Winner of the New Statesman SPERI Prize in Political Economy 2016


Monday 2 November 2020

How governments in the West failed to learn

 

You would think, after so many countries were taken by surprise by a pandemic caused by a new virus in the Spring of this year, these countries would resolve to never let it happen again. They would be mad, knowing what they now know, to let cases explode in a similar manner to they did earlier this year. In what we call the West we like to think we have reasonably rational governments that listen to expert advice on matters of life and death.


Well at least some of us thought that. I am prepared to make an exception of the UK and US. The UK is run by fantasists who thought we would hold all the cards in any negotiations with the EU and there would be sunlit uplands. These are the kind of people who would be quite happy to ignore experts. Some of them are even busy right now promoting a kind of death cult. The US is run by someone who only thinks of himself. I could make an exception in both these cases.


Now look at this chart.




These are new COVID cases each day per million people. Cases in most of the countries shown here began rising seriously in September. (Both the US and Spain were already high.) Yet only now, nearly two months later, are some countries beginning to repeat the lockdowns that were so effective at getting cases down in the Spring. Two months of doing nothing or doing very little. Two months of keeping restaurants open where the virus was free to spread. Two months of doing too little, too late.


I don’t know enough about each of these countries, but I’d hazard a guess that epidemiologists and public health experts in all of these cases are in despair at the lack of action shown by their politicians. What were the politicians thinking? That it would all go away, Donald Trump style. Or more likely that they were balancing health concerns against the economy. That was why I wrote this post.


There is one country stuck at the bottom of the chart above, Japan, which I’ll come to shortly. But first how about some countries in Europe who I always think of as having relatively rational governments: Germany (because it is run by a scientist) and the Scandivian countries.




My hypothesis is correct. Compare the left hand scales of the two charts. These countries would all be stuck at the bottom of the previous chart. However for Denmark, Germany and Sweden the pattern is similar, if at a much lower level of cases. Only Norway and Finland have avoided exponential growth during this period. The media should stop looking at Sweden, and look at Finland instead.


Japan is stuck very happily at the bottom of this chart too. But it is not alone. Here are some countries in what we sometimes call the Far East.

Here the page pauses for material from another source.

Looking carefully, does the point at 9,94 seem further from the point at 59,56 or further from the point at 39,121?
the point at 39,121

I’ve kept the best of the Scandivian countries, Finland, there for comparison, and started the chart at the beginning or July rather than September. We can see that Australia, and to a much lesser extent Japan, had a flare-up in July and August, but both countries managed to bring it back under control very quickly. South Korea had a smaller flare-up at the end of August but it’s very effective test, trace and isolate (TTI) infrastructure helping bring it quickly under control. To all intents and purposes New Zealand, Australia, Thailand, Taiwan, Vietnam and China have completely suppressed the virus.


There are three overriding lessons. The first is the importance of an effective TTI infrastructure that has the capacity to scale up quickly [1]. The second is that if you start seeing a rapid rise in cases, and your TTI system is beginning to fail, you need to lock down rapidly and hard. Both lessons should have been learnt in Western countries, but were not. One reason may be a third lesson, which is the importance of a clear and shared understanding that the goal is virus suppression. Deaths from the virus are not something to be tolerated as long as they are at a low level, or balanced against the needs of the economy, but something that needs to be reduced to the lowest number possible, and kept there.


We can say, correctly, that unlike the countries in the last chart we in the West are not used to dealing with pandemics as serious as COVID-19. But that is a reasonable excuse for the first wave in the Spring (although not for countries like the UK that lagged behind others), but not for this second wave. Whichever way you look at it, the second COVID wave represents a serious failure of government in most countries.


[1] A weak link for many countries is isolation. Some of the countries above have COVID hotels where those with the virus are isolated. The reason is simply to ensure infected people do not infect others. Many in the West find such an idea intolerable, but Australia only isolates in this way if you have travelled from overseas, so it may not be a necessary requirement for suppression.